The population of concern, in this case, is adult-child caregivers for individuals with Alzheimer’s or Related Dementia. ABT would involve the therapist and the adult-child caregiver. As previously stated, it has been shown that adult-child caregivers experience higher levels of burden than spousal caregivers despite spending less time in the caregiver role (Reed et al., 2014). Moreover, grief and high caregiver burden are positively correlated with the development of an AUD (Rachamim et al., 2021; Rospenda et al., 2010). Therefore, adult-child caregivers have been identified as the specific population at risk for this review and application.
Adult-child caregivers of individuals with Alzheimer’s or Related Dementia can be referred for services by their primary care physician (PCP) or by the PCP of their care recipient. The PCPs or Medical Assistants (MA) can administer the AUDIT-C to the caregiver. If they meet the criteria, they can be referred to a behavioral health provider/therapist for attachment-based therapy. The adult-child caregiver could have individual ABT in the hospital setting. If they provide transportation, they could meet for ABT in the hospital while their care recipient has their health care check-up. Alternatively, the adult-child caregiver can have ABT through Telehealth for accessibility and convenience.
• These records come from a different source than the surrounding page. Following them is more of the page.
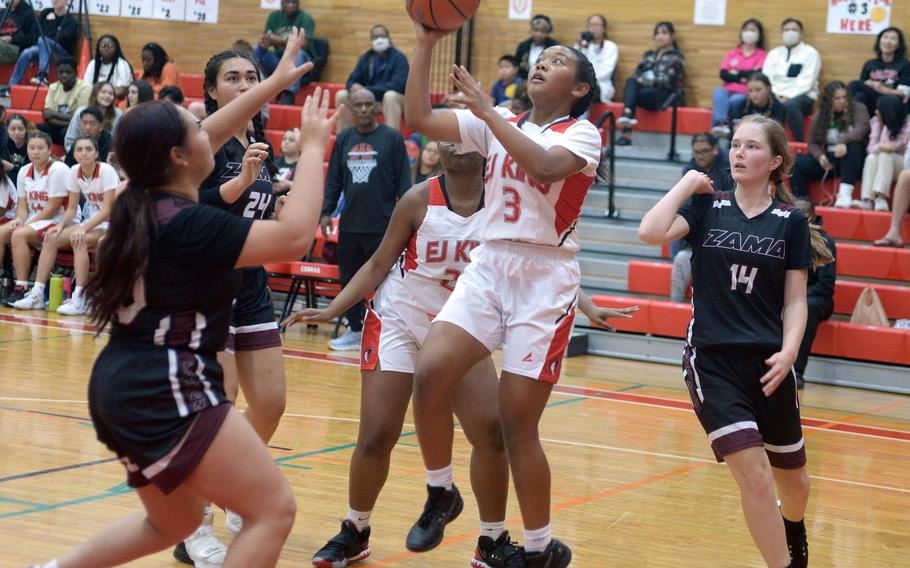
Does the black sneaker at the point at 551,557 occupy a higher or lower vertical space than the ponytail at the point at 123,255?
lower

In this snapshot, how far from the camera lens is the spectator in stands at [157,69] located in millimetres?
15500

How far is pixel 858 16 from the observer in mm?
13625

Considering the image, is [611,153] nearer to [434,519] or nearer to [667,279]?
[667,279]

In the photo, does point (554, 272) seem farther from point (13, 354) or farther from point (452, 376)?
point (13, 354)

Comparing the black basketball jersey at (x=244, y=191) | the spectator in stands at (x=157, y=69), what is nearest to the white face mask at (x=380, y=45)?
the spectator in stands at (x=157, y=69)

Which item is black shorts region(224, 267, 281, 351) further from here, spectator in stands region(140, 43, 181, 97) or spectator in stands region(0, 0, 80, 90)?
spectator in stands region(0, 0, 80, 90)

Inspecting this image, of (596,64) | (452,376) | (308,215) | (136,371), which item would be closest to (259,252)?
(308,215)

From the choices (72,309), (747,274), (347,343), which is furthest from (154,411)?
(72,309)

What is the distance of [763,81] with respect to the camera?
39.6 ft

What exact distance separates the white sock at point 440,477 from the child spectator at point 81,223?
26.6 feet

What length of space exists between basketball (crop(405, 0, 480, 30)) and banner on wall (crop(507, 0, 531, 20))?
11.6 m

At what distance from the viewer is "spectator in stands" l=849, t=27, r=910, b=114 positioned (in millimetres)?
12062

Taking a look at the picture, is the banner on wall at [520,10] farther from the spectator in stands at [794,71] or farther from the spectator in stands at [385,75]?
the spectator in stands at [794,71]

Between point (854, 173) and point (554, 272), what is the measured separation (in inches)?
342
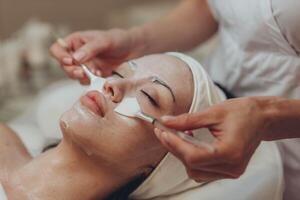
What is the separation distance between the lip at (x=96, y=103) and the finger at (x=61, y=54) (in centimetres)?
31

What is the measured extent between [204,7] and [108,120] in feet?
2.04

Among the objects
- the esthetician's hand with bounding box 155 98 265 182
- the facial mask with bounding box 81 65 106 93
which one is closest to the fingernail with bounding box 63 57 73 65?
the facial mask with bounding box 81 65 106 93

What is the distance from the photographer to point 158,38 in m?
1.64

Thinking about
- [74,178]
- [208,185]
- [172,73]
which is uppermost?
[172,73]

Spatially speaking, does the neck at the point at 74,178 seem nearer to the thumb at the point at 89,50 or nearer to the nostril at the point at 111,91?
the nostril at the point at 111,91

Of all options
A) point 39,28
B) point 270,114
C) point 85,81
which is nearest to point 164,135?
point 270,114

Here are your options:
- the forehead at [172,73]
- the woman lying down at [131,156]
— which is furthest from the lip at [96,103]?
the forehead at [172,73]

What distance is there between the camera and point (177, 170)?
49.5 inches

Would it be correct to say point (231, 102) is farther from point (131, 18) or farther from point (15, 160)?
point (131, 18)

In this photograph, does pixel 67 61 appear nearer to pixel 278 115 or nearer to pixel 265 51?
pixel 265 51

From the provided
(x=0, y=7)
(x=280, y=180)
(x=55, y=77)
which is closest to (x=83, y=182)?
(x=280, y=180)

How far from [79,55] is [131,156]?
1.34 feet

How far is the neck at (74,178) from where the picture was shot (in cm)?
124

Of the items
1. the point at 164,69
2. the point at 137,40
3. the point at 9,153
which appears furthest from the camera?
the point at 137,40
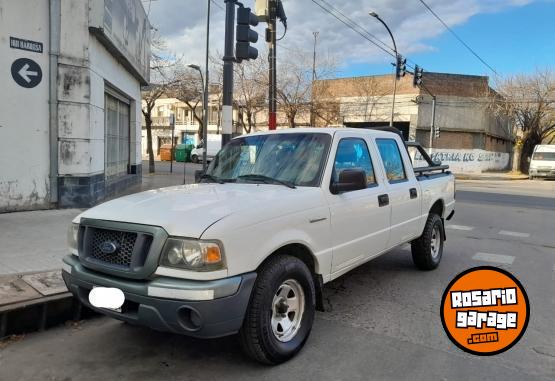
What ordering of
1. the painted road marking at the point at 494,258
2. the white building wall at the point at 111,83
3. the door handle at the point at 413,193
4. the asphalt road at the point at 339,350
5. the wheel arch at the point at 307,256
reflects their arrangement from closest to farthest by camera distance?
the asphalt road at the point at 339,350
the wheel arch at the point at 307,256
the door handle at the point at 413,193
the painted road marking at the point at 494,258
the white building wall at the point at 111,83

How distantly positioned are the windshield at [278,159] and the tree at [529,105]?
3673 cm

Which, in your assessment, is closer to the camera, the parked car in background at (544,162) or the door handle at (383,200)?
the door handle at (383,200)

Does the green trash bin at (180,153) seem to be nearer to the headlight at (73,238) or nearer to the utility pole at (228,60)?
the utility pole at (228,60)

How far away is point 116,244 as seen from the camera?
332 centimetres

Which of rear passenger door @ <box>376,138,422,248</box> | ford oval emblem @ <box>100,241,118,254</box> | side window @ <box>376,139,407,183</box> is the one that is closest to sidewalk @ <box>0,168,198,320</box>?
ford oval emblem @ <box>100,241,118,254</box>

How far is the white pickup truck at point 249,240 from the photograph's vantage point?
3.07 metres

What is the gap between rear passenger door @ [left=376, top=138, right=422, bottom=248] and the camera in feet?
17.1

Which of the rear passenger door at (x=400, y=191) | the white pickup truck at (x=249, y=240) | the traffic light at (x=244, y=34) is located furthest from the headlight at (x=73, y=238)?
the traffic light at (x=244, y=34)

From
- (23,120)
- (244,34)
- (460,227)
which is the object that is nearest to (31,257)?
(23,120)

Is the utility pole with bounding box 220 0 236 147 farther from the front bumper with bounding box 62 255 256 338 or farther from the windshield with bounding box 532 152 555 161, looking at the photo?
the windshield with bounding box 532 152 555 161

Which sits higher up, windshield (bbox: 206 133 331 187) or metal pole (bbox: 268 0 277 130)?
metal pole (bbox: 268 0 277 130)

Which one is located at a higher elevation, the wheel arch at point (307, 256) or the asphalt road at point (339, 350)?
the wheel arch at point (307, 256)

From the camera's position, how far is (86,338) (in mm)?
4082

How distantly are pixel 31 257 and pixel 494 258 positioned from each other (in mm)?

There has been growing research on attachment-oriented treatment approaches for individuals with substance use disorders. Through the lens of attachment theory, substance abuse can be understood as “self-medication” and as an attempt to compensate for lacking attachment strategies (Schindler, 2019). It was discussed before how insecure attachment can be a pathway to maladaptive coping skills like alcohol and substance use. A systematic analysis across 34 cross-sectional studies and three longitudinal studies also supported the link between insecure attachment and substance use (Schindler, 2019). The research highlights the relevance of exploring attachment to understand and treat substance use-related issues.
7. Conclusion
While ABT has not previously been applied to this population, there is a strong potential for it to be utilized within this population and situation. As previously noted, MI and CBT are both dominant treatment modalities known to be effective short-term behavioral treatments for alcohol use disorders (Fletcher et al., 2014). With that being said, the high relapse prevalence should not be ignored (Recovery Village, 2022). After recognizing some of the limitations of CBT and MI (Hogden et al., 2012; NHS, 2019), it is now essential to begin exploring more attachment-based theories since attachment acknowledges the implications of childhood, interpersonal relationships, emotional processing, and communication as it pertains to behavior and changing behavior (Johnson, 2019).
The beauty of the ABT treatment modality is that it could be used as an active and preventative measure against AUD. The Treatment works towards building interpersonal problem-solving ability, and emotional regulation, which anyone going through grief and experiencing a high caregiver burden could benefit from (Costello, 2013; Costello, 2015; Goldstein, 2022), while MI and CBT function on the premise that the substance problem already exists (Lundahl & Burke, 2009; NHS, 2019).
Limitations of the ABT treatment modality would be for more serious AUD, the ABT treatment would not rapidly address it (Goldstein, 2022). For more serious AUD cases or for individuals with more severe mental health needs, practical and short-term symptom-focused treatment modalities like CBT and MI might be more beneficial for the safety and well-being of the client (Lundahl & Burke, 2009; NHS, 2019).